**PASSAGE GIVEN**
This paper begins with collecting data streams from multiple solar panels in a microgrid, 
specifically, Jeju National University, Republic of Korea. Their operation behaviors are traced to develop a 
prediction model of the amount of solar energy generation for the next hour or day. This approach takes open 
software solutions for data management, analysis, and visualization. The data stream is stored in MySQL 
database and a series of queries are designed and issued to this database table. Additionally, the query results, 
significantly cut down in size, are given to the R statistics package to invoke advanced machine learning 
APIs and elaborate visualization tools [8]. Specifically, the query results are loaded to the R space either 
directly via the RMySQL library or by the import command towards the text file downloaded from the 
MySQL machine. In addition, for the sake of applying a more efficient machine learning library, namely, 
FANN (Fast Artificial Neural Network), query results are cooked to learning patterns specified by FANN [9]. 

The rest of this paper is organized as follows: After outlining the paper in Section 1, Section 2 
describes the data acquisition process. Section 3 extensively investigates the observation parameters and 
discusses the result. Finally, Section 4 concludes this paper with a brief introduction of future work.

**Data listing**

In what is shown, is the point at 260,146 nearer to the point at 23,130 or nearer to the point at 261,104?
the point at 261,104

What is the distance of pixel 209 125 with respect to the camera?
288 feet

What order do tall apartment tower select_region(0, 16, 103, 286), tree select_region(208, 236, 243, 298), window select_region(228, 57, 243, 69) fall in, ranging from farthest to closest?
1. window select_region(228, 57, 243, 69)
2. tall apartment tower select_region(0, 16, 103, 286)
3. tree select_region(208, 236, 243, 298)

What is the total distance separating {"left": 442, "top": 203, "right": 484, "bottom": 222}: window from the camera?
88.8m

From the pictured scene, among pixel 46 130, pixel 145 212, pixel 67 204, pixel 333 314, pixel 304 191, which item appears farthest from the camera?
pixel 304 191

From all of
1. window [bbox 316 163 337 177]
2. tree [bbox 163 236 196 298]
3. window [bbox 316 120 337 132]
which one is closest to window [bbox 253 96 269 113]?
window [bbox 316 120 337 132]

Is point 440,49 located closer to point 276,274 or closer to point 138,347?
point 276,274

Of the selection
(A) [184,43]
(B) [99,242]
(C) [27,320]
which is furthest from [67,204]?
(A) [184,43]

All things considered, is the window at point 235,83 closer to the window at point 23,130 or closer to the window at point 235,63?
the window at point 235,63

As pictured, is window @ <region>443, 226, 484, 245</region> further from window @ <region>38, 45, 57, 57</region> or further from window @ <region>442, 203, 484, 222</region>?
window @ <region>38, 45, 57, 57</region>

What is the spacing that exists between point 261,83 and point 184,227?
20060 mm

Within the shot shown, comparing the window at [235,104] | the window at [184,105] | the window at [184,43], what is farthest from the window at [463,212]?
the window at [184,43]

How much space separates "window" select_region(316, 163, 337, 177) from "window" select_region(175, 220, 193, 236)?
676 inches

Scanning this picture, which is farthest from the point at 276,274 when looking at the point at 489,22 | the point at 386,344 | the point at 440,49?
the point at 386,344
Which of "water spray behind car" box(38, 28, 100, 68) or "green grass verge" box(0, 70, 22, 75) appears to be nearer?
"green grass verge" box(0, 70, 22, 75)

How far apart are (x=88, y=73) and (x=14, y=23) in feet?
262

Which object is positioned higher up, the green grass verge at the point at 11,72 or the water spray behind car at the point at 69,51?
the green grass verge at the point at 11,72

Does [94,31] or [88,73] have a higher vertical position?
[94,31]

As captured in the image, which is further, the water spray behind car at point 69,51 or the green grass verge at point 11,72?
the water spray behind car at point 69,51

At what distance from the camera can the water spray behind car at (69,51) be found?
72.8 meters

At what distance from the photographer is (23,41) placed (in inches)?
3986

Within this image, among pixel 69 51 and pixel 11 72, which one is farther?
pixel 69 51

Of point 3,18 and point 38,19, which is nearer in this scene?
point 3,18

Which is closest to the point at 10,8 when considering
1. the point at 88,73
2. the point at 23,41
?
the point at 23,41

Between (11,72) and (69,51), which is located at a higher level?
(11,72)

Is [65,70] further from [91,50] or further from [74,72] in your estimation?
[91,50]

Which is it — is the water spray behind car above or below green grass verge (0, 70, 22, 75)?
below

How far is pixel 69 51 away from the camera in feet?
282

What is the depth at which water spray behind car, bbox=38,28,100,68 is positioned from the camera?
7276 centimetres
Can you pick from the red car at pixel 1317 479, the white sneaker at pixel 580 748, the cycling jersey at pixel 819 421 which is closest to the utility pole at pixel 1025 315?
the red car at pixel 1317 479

==

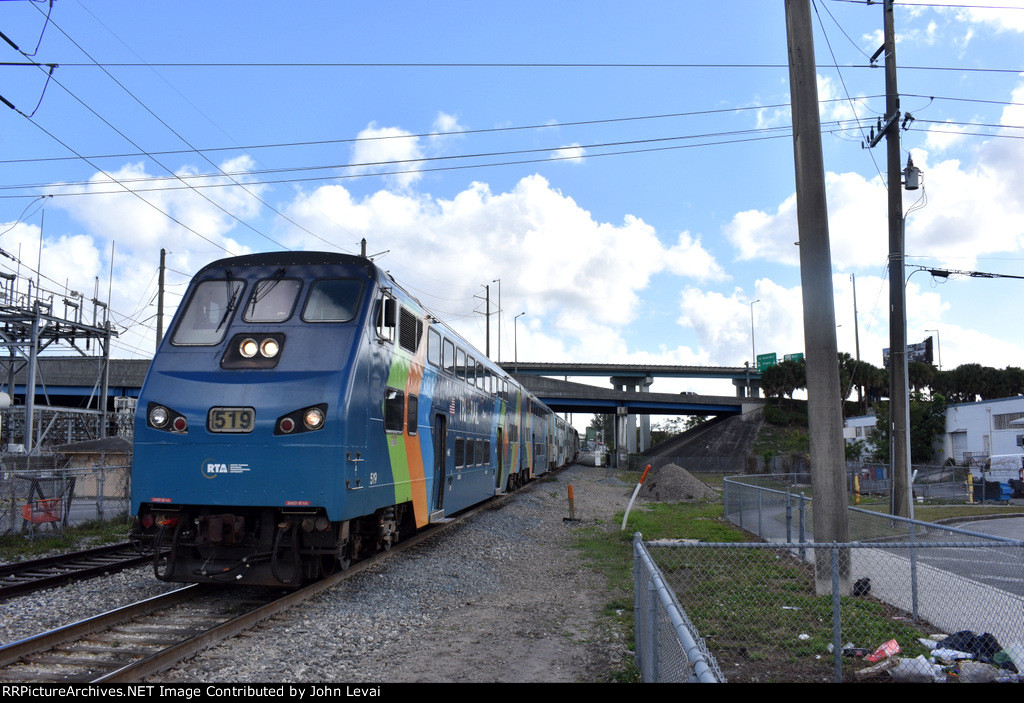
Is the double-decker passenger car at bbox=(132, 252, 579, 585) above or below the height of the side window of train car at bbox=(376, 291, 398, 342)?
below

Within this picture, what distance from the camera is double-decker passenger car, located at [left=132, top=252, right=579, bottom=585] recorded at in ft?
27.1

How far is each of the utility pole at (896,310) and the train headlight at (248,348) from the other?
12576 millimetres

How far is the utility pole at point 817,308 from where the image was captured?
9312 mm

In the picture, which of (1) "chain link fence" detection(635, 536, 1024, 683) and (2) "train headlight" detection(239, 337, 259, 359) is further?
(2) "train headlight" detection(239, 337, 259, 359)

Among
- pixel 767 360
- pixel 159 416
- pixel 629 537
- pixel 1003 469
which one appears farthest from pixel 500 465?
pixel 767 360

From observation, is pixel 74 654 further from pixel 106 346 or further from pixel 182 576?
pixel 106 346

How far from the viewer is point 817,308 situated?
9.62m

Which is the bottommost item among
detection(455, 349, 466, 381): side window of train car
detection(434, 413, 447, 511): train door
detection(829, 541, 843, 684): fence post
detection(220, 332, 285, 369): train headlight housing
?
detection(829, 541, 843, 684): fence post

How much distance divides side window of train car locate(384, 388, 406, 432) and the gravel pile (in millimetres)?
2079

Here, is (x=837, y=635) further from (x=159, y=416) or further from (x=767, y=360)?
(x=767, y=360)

==

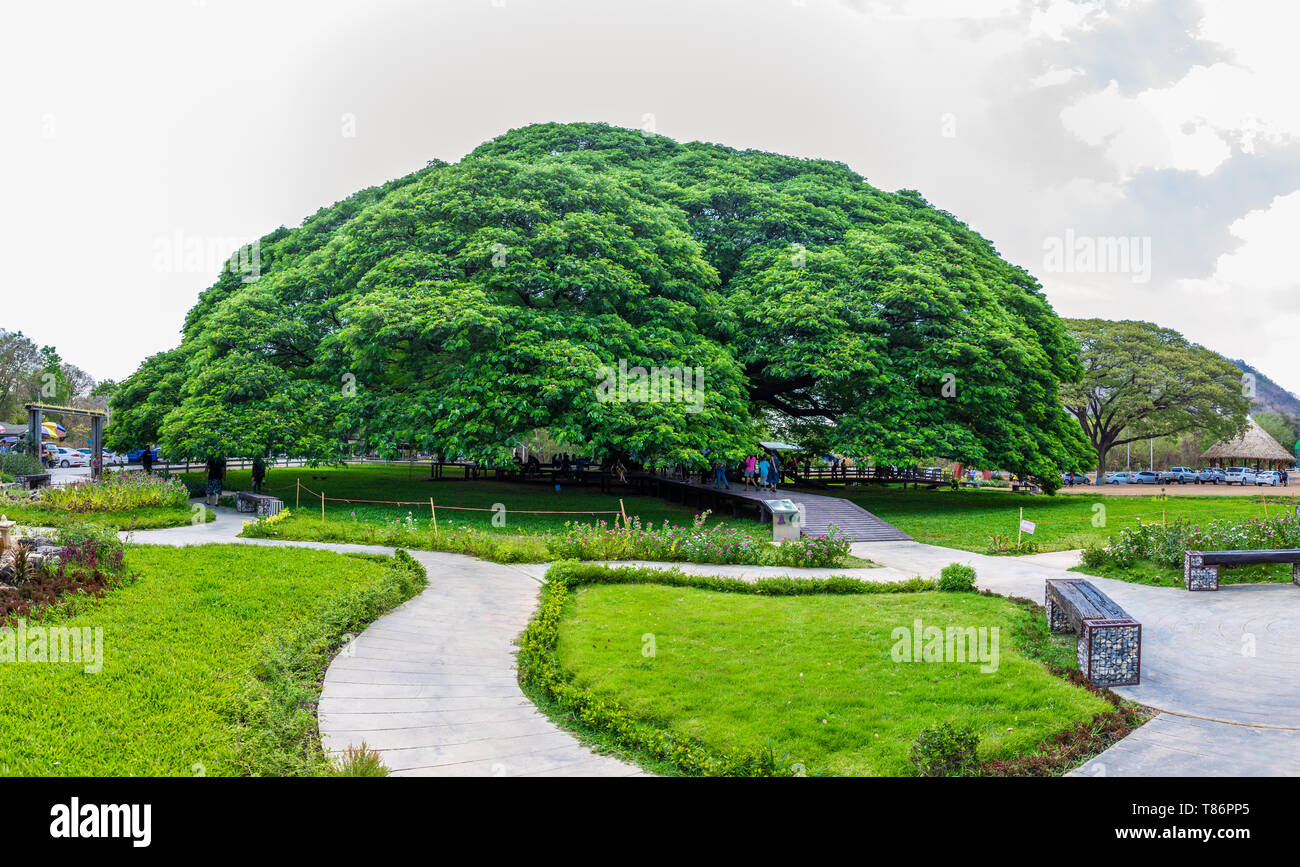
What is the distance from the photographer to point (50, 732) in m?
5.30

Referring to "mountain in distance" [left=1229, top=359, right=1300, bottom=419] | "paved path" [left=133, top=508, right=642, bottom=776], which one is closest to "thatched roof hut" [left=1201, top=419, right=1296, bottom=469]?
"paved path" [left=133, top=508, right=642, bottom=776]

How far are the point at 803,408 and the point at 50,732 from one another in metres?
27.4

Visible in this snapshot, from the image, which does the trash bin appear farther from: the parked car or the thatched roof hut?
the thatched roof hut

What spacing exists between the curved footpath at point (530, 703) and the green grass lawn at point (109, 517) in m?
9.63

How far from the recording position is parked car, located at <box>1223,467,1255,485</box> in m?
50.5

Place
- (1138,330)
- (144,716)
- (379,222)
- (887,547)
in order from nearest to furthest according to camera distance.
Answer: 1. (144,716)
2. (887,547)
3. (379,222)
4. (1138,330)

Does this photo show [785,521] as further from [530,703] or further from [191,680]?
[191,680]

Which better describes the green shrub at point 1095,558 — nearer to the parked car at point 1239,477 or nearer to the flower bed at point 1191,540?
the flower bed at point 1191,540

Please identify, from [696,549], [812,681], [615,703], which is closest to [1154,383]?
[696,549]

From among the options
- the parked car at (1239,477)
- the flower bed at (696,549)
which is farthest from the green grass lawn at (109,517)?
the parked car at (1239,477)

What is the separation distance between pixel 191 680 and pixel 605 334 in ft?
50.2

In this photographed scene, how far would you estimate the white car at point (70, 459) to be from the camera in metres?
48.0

**REQUESTS**
**A)** Answer these questions from the solar energy passage:
(i) The data streams were collected from solar panels in which university's microgrid?
(ii) What database stores the data stream?
(iii) According to the passage, what does Section 2 describe?
**B)** Quote the solar energy passage between "The rest of" and "of future work.", inclusive.

**WRITTEN RESPONSES**
**A)**
(i) Jeju National University, Republic of Korea
(ii) MySQL
(iii) The data acquisition process

**B)**
The rest of this paper is organized as follows: After outlining the paper in Section 1, Section 2 
describes the data acquisition process. Section 3 extensively investigates the observation parameters and 
discusses the result. Finally, Section 4 concludes this paper with a brief introduction of future work.